The principles of healthcare ethics fundamentally influence the approach to managing diabetic readmissions. Autonomy emphasizes the importance of respecting patients’ rights to make informed decisions about their treatment. This requires providing clear, culturally sensitive education that enables patients to understand medication usage and lifestyle modifications. Beneficence obligates providers to act in patients’ best interests—implementing comprehensive education, follow-up, and support systems aligns with this principle. Non-maleficence involves preventing harm; hence, strategies such as medication reconciliation, patient education, and monitoring aim to avoid adverse events. Justice relates to fairness, especially significant given the underserved patient demographic. Providing equitable access to education, medications, and follow-up care ensures that all patients receive necessary support regardless of socioeconomic status. Upholding these principles fosters ethical, patient-centered care that improves health outcomes and strengthens community trust.

References

  • Choudhry, N. K., et al. (2016). Maintaining medication adherence: A task with multiple challenges. Journal of General Internal Medicine, 31(2), 234-240.

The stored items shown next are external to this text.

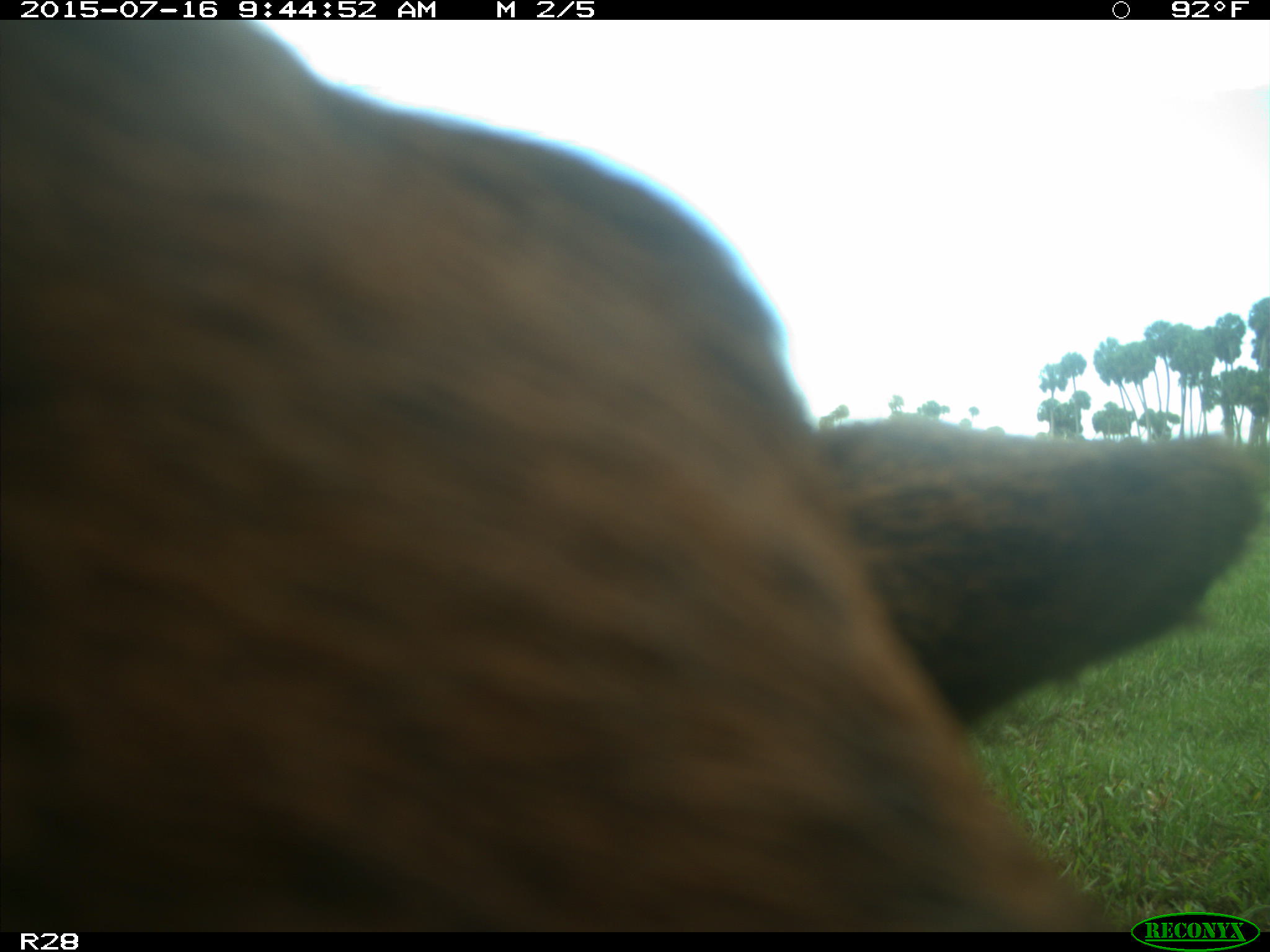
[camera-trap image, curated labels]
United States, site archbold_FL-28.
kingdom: Animalia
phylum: Chordata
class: Mammalia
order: Artiodactyla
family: Bovidae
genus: Bos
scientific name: Bos taurus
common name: domestic cow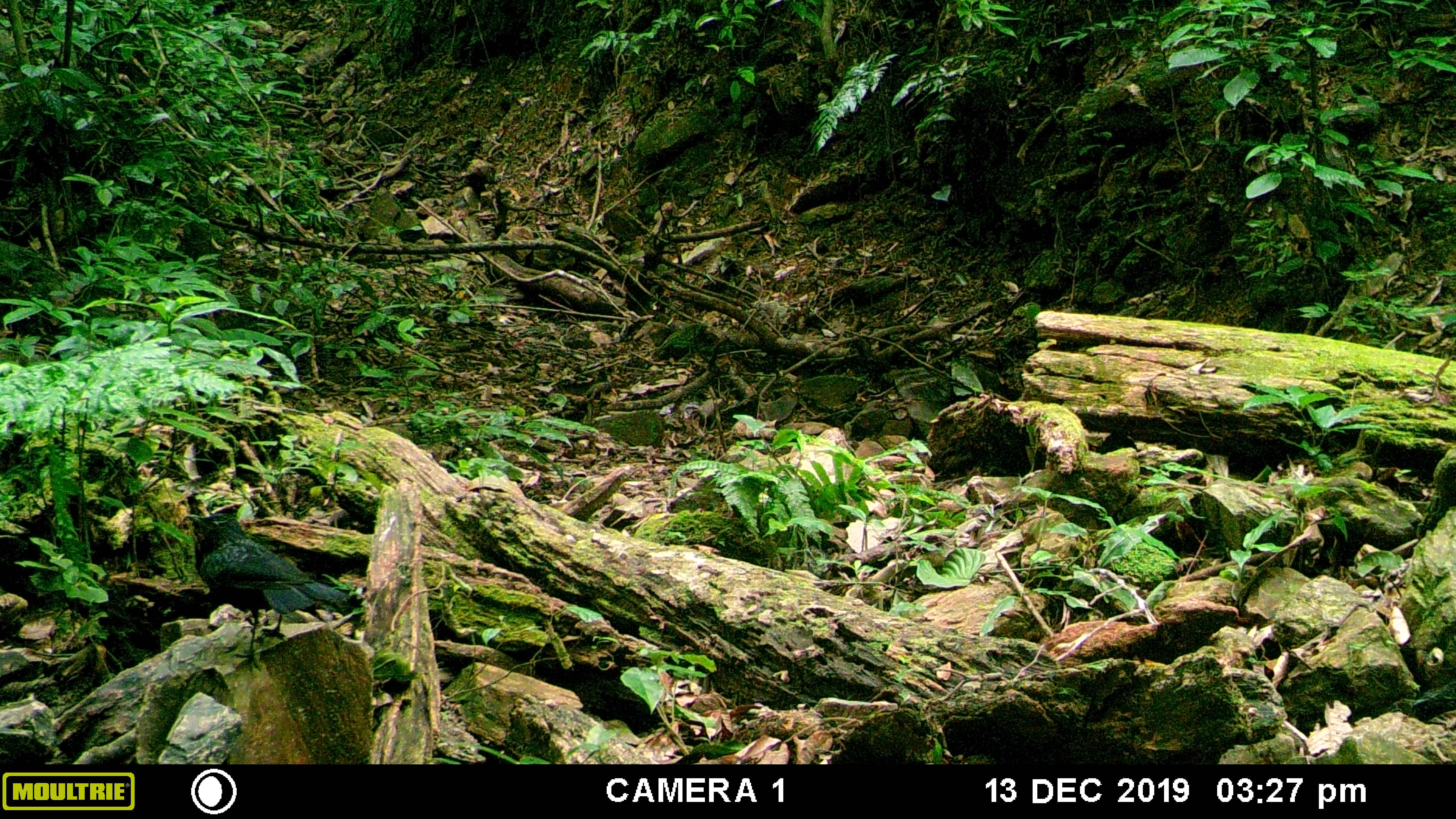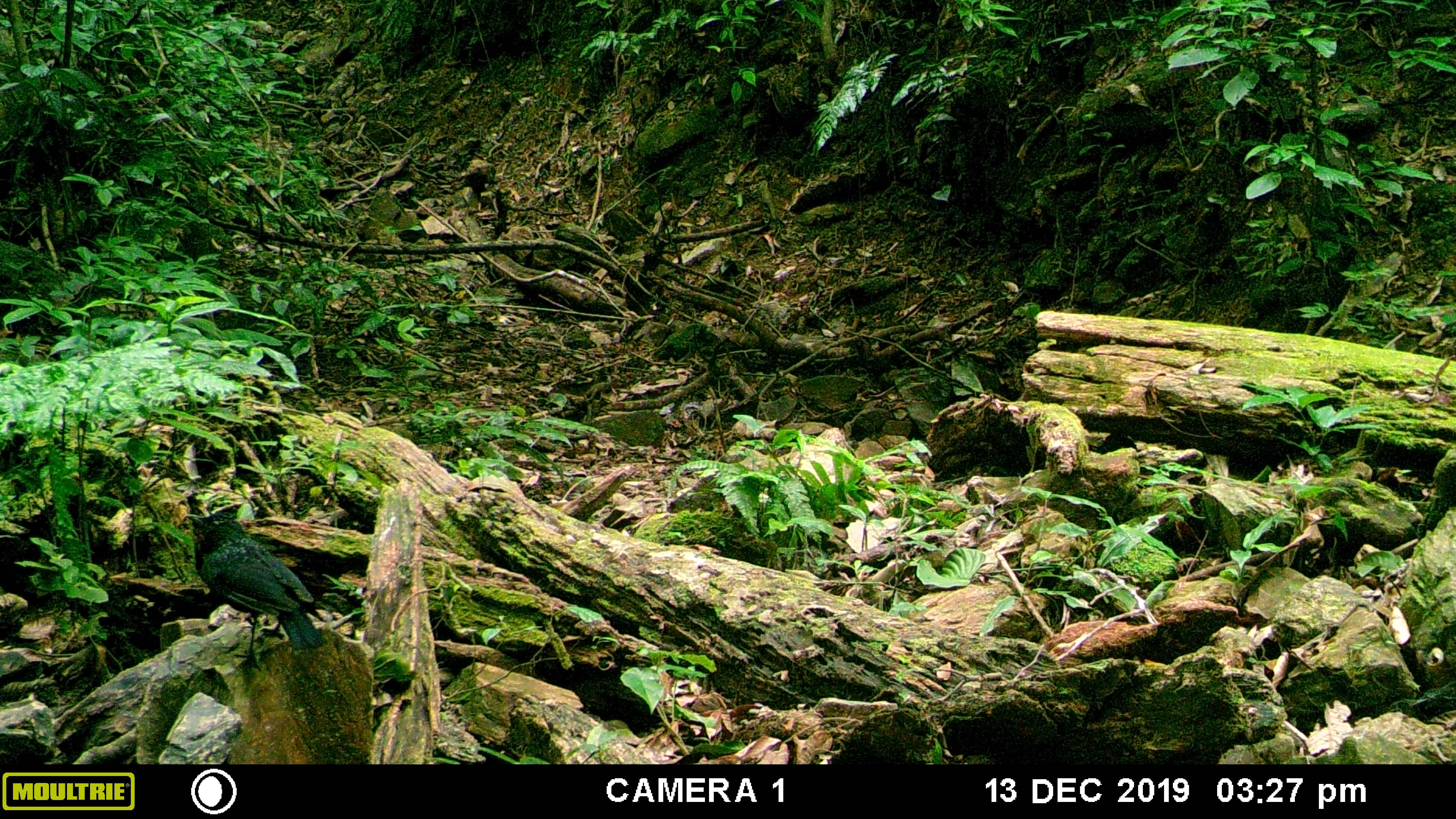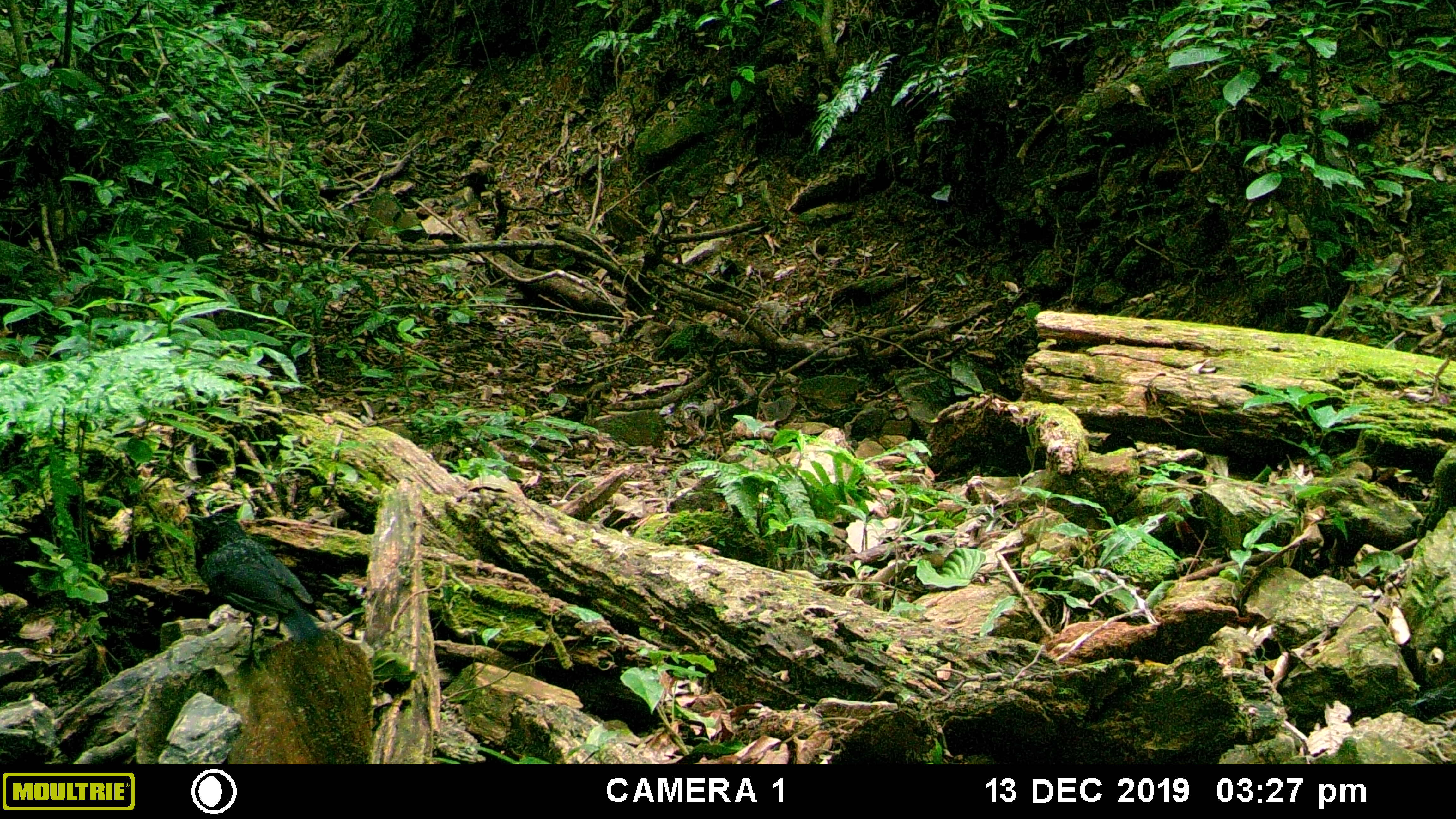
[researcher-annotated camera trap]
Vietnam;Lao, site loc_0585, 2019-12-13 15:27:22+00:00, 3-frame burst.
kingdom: Animalia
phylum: Chordata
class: Aves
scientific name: Aves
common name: bird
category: unidentified bird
Unidentified bird (bird) (Aves). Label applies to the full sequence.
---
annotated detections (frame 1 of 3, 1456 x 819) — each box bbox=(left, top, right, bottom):
unidentified bird: bbox=(181, 513, 352, 675)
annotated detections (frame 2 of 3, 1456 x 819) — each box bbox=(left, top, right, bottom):
unidentified bird: bbox=(183, 513, 329, 676)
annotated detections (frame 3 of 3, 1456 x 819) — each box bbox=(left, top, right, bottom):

  • Hughes, J. S., et al. (2018). Strategies for reducing hospital readmissions: A systematic review. Nursing Outlook, 66(3), 251-259.
  • American Diabetes Association. (2023). Standards of Medical Care in Diabetes—2023. Diabetes Care, 46(Supplement 1), S1–S154.
  • Jencks, S. F., et al. (2009). Rehospitalizations among patients in Medicare fee-for-service. New England Journal of Medicine, 360(14), 1418-1428.
  • Moreover, J., & Smith, R. (2020). Implementing patient-centered discharge protocols. Journal of Healthcare Quality, 42(4), 201-210.